→ **Set exercise**
Reproduce the material starting with the line with "Which applies to" and going on through the line with "(85,132) → (40,129)", changing "bush" to "shrub" and keeping everything else the same.

→ **Given data**
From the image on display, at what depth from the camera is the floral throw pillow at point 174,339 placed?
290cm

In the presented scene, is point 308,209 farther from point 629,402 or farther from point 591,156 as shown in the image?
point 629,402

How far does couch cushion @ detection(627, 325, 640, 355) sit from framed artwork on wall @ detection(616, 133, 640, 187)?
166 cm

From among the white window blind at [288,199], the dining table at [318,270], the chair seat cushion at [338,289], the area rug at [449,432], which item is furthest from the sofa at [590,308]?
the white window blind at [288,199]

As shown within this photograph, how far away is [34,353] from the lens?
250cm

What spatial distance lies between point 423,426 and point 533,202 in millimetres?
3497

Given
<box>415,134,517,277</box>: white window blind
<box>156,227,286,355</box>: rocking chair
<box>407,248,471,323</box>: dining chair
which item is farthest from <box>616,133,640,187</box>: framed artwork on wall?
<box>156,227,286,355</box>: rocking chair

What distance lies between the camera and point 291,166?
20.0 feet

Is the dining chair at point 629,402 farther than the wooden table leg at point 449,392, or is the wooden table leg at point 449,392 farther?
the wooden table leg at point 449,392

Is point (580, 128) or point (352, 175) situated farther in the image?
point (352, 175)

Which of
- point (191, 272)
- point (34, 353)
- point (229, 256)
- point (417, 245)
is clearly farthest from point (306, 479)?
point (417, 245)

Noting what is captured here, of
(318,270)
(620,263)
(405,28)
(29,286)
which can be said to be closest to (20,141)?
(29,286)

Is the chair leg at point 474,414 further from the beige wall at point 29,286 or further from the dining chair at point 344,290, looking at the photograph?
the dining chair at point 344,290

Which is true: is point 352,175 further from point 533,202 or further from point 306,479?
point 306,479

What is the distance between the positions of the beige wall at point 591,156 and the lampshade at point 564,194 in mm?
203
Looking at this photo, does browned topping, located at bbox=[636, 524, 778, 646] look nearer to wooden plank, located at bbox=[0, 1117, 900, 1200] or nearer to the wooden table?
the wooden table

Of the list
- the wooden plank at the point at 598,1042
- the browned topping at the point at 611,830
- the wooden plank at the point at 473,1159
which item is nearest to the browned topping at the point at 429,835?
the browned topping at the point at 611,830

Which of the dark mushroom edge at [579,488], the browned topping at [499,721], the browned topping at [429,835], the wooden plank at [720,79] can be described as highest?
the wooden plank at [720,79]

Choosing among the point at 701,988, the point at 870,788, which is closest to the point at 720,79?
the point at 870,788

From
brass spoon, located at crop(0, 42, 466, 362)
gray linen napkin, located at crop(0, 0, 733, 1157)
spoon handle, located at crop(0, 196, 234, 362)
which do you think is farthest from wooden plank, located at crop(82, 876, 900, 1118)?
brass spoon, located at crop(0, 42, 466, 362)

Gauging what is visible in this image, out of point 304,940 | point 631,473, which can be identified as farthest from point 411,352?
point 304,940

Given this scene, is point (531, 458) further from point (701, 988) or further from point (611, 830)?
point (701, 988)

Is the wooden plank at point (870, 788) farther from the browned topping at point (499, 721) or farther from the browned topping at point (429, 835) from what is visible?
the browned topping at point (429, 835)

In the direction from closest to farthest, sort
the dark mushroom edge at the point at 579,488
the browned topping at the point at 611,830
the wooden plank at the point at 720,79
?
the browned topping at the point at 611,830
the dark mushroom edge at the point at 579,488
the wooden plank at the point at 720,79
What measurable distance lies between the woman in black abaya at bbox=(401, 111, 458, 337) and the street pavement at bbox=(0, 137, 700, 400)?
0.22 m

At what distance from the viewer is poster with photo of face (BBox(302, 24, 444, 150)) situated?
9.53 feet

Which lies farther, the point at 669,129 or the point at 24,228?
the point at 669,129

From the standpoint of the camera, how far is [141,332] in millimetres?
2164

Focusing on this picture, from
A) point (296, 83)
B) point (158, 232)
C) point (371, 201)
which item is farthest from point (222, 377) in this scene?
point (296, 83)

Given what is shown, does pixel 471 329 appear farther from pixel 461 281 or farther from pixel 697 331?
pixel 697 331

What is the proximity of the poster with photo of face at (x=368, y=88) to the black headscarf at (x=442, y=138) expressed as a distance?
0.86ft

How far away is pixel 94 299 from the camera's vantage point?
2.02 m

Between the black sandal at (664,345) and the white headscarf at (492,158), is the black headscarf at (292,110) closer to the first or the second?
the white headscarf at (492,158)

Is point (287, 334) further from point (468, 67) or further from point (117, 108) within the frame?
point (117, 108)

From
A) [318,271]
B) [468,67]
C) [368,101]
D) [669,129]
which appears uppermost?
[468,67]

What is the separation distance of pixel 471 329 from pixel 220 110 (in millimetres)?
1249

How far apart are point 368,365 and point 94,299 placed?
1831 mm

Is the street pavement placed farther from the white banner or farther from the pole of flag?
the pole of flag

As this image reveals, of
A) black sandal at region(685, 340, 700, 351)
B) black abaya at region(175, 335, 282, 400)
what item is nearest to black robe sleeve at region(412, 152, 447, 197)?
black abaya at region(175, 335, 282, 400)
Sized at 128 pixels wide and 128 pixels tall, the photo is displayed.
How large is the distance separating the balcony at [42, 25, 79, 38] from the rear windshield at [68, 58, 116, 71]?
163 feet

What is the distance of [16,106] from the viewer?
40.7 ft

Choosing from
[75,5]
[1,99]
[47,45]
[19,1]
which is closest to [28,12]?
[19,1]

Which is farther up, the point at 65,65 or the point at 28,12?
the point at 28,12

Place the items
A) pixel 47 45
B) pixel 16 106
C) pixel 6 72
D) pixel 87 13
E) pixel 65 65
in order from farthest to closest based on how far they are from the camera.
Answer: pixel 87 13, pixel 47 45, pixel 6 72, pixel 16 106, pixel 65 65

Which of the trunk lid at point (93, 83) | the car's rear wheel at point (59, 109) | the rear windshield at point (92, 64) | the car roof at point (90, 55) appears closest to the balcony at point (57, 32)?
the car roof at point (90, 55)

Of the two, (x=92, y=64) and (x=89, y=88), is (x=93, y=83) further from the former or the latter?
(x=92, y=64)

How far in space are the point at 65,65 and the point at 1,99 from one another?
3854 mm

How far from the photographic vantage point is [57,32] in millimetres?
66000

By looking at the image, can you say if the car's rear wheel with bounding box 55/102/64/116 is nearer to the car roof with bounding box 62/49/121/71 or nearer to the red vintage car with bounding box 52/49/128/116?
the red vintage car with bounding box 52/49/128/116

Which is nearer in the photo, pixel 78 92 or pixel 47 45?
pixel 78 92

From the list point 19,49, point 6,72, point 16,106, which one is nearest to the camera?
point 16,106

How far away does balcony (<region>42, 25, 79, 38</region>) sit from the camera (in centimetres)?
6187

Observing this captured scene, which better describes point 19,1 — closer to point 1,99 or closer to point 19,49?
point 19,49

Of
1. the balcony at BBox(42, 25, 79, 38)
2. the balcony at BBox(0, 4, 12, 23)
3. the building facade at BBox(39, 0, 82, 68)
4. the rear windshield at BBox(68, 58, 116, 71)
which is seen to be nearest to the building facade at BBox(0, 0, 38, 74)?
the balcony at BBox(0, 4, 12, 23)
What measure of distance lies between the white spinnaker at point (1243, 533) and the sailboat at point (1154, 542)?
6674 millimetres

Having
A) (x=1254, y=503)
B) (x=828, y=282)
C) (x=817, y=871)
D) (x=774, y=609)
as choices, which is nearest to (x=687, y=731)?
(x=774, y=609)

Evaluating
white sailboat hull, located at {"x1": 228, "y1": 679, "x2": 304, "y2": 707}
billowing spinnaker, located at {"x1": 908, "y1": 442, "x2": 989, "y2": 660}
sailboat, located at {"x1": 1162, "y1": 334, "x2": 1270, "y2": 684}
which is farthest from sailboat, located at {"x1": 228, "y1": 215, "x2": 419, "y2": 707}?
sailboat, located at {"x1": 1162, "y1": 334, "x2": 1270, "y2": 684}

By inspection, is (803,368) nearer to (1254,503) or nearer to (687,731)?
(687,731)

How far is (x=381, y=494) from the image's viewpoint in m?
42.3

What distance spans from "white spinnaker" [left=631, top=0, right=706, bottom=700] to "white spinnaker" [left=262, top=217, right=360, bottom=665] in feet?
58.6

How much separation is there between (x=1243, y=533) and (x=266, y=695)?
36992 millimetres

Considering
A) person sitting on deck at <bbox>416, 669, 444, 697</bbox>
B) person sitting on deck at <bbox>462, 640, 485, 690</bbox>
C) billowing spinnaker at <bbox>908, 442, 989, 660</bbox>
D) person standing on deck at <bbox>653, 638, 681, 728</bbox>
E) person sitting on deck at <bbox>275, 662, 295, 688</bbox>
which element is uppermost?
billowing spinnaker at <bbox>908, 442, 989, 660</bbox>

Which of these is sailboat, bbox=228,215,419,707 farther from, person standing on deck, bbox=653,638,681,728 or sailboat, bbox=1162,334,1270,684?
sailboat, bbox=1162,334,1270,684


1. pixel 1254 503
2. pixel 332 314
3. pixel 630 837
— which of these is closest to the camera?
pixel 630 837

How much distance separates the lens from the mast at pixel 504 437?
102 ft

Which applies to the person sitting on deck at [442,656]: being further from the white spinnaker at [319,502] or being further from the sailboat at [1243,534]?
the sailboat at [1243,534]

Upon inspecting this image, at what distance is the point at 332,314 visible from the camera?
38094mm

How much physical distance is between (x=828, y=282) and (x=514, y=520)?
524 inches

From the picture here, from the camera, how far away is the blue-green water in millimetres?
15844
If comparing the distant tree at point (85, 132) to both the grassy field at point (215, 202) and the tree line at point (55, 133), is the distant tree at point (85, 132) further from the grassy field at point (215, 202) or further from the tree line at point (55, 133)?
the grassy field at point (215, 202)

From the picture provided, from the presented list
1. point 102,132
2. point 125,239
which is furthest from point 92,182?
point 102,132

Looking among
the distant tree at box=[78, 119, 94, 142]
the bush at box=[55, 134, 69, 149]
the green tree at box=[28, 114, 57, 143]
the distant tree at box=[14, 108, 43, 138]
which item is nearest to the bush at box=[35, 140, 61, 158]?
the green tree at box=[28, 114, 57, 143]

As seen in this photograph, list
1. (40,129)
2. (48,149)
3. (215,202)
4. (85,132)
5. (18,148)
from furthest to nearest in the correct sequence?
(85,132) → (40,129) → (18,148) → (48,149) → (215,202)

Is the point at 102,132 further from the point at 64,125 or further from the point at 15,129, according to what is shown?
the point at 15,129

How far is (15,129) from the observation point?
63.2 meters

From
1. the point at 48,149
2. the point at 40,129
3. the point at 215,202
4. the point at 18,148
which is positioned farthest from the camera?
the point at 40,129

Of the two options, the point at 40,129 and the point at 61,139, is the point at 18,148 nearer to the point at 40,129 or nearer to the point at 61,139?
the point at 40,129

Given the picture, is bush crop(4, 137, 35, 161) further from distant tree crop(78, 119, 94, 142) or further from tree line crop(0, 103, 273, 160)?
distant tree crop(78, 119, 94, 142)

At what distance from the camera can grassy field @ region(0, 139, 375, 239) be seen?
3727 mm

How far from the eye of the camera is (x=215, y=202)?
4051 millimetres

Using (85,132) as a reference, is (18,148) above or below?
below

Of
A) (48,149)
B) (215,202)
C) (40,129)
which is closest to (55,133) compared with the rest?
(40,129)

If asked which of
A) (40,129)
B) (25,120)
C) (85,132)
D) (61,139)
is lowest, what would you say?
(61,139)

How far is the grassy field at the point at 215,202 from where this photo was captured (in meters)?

→ **Full solution**
Which applies to the person sitting on deck at [442,656]: being further from the white spinnaker at [319,502] or being further from the sailboat at [1243,534]?
the sailboat at [1243,534]

Upon inspecting this image, at what distance is the point at 332,314 visible from the camera?
38094mm

How much physical distance is between (x=828, y=282) and (x=514, y=520)?
524 inches

From the picture here, from the camera, how far away is the blue-green water in millimetres?
15844
If comparing the distant tree at point (85, 132) to both the grassy field at point (215, 202) and the tree line at point (55, 133), is the distant tree at point (85, 132) further from the grassy field at point (215, 202) or further from the tree line at point (55, 133)?
the grassy field at point (215, 202)

From the picture provided, from the presented list
1. point 102,132
2. point 125,239
which is furthest from point 92,182?
point 102,132

Looking among
the distant tree at box=[78, 119, 94, 142]
the shrub at box=[55, 134, 69, 149]
the green tree at box=[28, 114, 57, 143]
the distant tree at box=[14, 108, 43, 138]
which item is nearest to the shrub at box=[35, 140, 61, 158]?
the green tree at box=[28, 114, 57, 143]

As seen in this photograph, list
1. (40,129)
2. (48,149)
3. (215,202)
4. (85,132)
5. (18,148)
from furthest to nearest in the correct sequence?
(85,132) → (40,129) → (18,148) → (48,149) → (215,202)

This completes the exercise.